Density functional theory (DFT) was used to investigate the nickel- or nickel(0)/zinc- catalyzed decarbonylative addition of phthalic anhydrides to alkynes. All intermediates and transition states were optimized completely at the B3LYP/6-31+G(d,p) level. Calculated results indicated that the decarbonylative addition of phthalic anhydrides to alkynes was exergonic, and the total free energy released was −87.6 kJ mol−1. In the five-coordinated complexes M4a and M4b, the insertion reaction of alkynes into the Ni-C bond occurred prior to that into the Ni-O bond. The nickel(0)/zinc-catalyzed decarbonylative addition was much more dominant than the nickel-catalyzed one in whole catalytic decarbonylative addition. The reaction channel CAM1'T1'M2'T2'M3a'M4a'T3a1'M5a1'T4a1'M6a'P was the most favorable among all reaction pathways of the nickel- or nickel(0)/zinc- catalyzed decarbonylative addition of phthalic anhydrides to alkynes.

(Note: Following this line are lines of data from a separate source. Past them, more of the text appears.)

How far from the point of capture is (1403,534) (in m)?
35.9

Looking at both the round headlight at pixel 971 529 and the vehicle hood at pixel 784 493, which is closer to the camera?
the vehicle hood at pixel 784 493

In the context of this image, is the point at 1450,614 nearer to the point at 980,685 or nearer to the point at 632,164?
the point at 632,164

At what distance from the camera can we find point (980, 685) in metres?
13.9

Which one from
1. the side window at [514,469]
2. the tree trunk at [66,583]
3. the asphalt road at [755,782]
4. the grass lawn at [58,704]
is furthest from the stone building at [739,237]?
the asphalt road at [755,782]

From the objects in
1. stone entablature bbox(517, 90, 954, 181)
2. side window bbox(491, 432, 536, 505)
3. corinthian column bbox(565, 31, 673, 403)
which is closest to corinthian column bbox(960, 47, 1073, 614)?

And the alkyne insertion reaction was the rate-determining step for this channel. The additive ZnCl2 had a significant effect, and it might change greatly the electron and geometry structures of those intermediates and transition states. On the whole, the solvent effect decreased the free energy barriers.

DFT study suggests that NiL4/ZnCl2 (L=PMe3) has higher catalysis than NiL4 in the synthesis of isocoumarin from phthalic anhydrides and alkynes.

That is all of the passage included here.